[Data extracted from a collection]
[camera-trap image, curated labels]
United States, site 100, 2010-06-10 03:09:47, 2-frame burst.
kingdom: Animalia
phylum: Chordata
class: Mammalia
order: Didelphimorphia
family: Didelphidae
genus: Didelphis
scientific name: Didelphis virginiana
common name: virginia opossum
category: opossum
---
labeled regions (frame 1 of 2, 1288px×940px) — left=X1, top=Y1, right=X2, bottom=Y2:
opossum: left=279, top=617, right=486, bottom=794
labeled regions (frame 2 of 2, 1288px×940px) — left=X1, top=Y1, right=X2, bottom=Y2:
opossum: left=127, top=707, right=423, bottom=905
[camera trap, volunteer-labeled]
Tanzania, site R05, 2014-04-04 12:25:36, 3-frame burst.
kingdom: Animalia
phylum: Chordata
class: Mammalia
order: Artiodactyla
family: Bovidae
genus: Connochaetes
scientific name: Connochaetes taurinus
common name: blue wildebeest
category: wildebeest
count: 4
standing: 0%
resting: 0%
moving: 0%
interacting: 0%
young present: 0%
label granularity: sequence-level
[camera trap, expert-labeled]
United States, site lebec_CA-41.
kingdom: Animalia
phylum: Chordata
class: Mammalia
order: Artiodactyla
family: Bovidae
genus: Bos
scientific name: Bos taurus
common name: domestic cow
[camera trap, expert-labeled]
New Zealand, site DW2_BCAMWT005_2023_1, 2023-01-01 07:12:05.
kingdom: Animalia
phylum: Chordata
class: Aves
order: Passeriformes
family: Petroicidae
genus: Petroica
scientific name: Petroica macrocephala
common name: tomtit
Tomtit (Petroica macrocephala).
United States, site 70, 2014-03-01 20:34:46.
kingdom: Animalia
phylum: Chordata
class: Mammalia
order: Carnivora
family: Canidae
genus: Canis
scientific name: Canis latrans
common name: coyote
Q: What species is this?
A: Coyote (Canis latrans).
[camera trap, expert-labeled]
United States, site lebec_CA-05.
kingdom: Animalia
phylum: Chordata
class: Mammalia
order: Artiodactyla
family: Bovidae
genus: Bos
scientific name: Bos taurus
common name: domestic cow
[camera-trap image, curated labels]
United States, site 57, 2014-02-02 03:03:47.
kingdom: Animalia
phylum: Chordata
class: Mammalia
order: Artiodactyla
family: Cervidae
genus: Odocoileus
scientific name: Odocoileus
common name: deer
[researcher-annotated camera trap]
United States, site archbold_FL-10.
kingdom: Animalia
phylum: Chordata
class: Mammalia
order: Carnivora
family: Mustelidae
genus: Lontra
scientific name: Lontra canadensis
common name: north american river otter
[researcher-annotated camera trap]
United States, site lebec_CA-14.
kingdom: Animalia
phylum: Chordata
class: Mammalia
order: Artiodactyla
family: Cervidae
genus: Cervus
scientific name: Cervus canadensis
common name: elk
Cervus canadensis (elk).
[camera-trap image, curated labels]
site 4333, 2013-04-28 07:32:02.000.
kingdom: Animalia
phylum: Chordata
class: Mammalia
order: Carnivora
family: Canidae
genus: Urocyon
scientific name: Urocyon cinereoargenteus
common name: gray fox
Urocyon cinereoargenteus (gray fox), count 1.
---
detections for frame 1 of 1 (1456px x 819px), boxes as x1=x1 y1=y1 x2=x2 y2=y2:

* **Try it**
Copy out each entry above with no deviation.

* **Exercise result**
[camera-trap image, curated labels]
United States, site 100, 2010-06-10 03:09:47, 2-frame burst.
kingdom: Animalia
phylum: Chordata
class: Mammalia
order: Didelphimorphia
family: Didelphidae
genus: Didelphis
scientific name: Didelphis virginiana
common name: virginia opossum
category: opossum
---
labeled regions (frame 1 of 2, 1288px×940px) — left=X1, top=Y1, right=X2, bottom=Y2:
opossum: left=279, top=617, right=486, bottom=794
labeled regions (frame 2 of 2, 1288px×940px) — left=X1, top=Y1, right=X2, bottom=Y2:
opossum: left=127, top=707, right=423, bottom=905
[camera trap, volunteer-labeled]
Tanzania, site R05, 2014-04-04 12:25:36, 3-frame burst.
kingdom: Animalia
phylum: Chordata
class: Mammalia
order: Artiodactyla
family: Bovidae
genus: Connochaetes
scientific name: Connochaetes taurinus
common name: blue wildebeest
category: wildebeest
count: 4
standing: 0%
resting: 0%
moving: 0%
interacting: 0%
young present: 0%
label granularity: sequence-level
[camera trap, expert-labeled]
United States, site lebec_CA-41.
kingdom: Animalia
phylum: Chordata
class: Mammalia
order: Artiodactyla
family: Bovidae
genus: Bos
scientific name: Bos taurus
common name: domestic cow
[camera trap, expert-labeled]
New Zealand, site DW2_BCAMWT005_2023_1, 2023-01-01 07:12:05.
kingdom: Animalia
phylum: Chordata
class: Aves
order: Passeriformes
family: Petroicidae
genus: Petroica
scientific name: Petroica macrocephala
common name: tomtit
Tomtit (Petroica macrocephala).
United States, site 70, 2014-03-01 20:34:46.
kingdom: Animalia
phylum: Chordata
class: Mammalia
order: Carnivora
family: Canidae
genus: Canis
scientific name: Canis latrans
common name: coyote
Q: What species is this?
A: Coyote (Canis latrans).
[camera trap, expert-labeled]
United States, site lebec_CA-05.
kingdom: Animalia
phylum: Chordata
class: Mammalia
order: Artiodactyla
family: Bovidae
genus: Bos
scientific name: Bos taurus
common name: domestic cow
[camera-trap image, curated labels]
United States, site 57, 2014-02-02 03:03:47.
kingdom: Animalia
phylum: Chordata
class: Mammalia
order: Artiodactyla
family: Cervidae
genus: Odocoileus
scientific name: Odocoileus
common name: deer
[researcher-annotated camera trap]
United States, site archbold_FL-10.
kingdom: Animalia
phylum: Chordata
class: Mammalia
order: Carnivora
family: Mustelidae
genus: Lontra
scientific name: Lontra canadensis
common name: north american river otter
[researcher-annotated camera trap]
United States, site lebec_CA-14.
kingdom: Animalia
phylum: Chordata
class: Mammalia
order: Artiodactyla
family: Cervidae
genus: Cervus
scientific name: Cervus canadensis
common name: elk
Cervus canadensis (elk).
[camera-trap image, curated labels]
site 4333, 2013-04-28 07:32:02.000.
kingdom: Animalia
phylum: Chordata
class: Mammalia
order: Carnivora
family: Canidae
genus: Urocyon
scientific name: Urocyon cinereoargenteus
common name: gray fox
Urocyon cinereoargenteus (gray fox), count 1.
---
detections for frame 1 of 1 (1456px x 819px), boxes as x1=x1 y1=y1 x2=x2 y2=y2:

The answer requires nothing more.